EXERCISE GOAL:
A verbatim reproduction of the lines below, from the line containing "Hemp – Memorex?" through the line containing "imported – no regulations.", both ends included, is the whole required output.

SOURCE INFORMATION:
- - - - -
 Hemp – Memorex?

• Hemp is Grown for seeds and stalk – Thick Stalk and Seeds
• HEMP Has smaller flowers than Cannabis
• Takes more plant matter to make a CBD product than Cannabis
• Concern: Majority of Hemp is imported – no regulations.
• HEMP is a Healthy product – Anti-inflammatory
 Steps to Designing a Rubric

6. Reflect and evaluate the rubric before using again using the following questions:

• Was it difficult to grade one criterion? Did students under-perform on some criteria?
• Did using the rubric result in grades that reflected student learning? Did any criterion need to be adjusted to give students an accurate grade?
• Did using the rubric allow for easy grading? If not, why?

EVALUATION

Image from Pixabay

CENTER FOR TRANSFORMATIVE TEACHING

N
- - - - -
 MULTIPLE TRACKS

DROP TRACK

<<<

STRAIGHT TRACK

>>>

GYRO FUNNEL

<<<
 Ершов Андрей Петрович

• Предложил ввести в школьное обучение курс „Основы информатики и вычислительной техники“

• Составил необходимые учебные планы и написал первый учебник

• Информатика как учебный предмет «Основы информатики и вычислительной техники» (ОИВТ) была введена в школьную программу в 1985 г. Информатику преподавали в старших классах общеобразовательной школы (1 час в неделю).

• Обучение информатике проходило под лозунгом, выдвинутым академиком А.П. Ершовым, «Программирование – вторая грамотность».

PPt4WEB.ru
- - - - -
PROBLEM SOLUTION:
 Hemp – Memorex?

• Hemp is Grown for seeds and stalk – Thick Stalk and Seeds
• HEMP Has smaller flowers than Cannabis
• Takes more plant matter to make a CBD product than Cannabis
• Concern: Majority of Hemp is imported – no regulations.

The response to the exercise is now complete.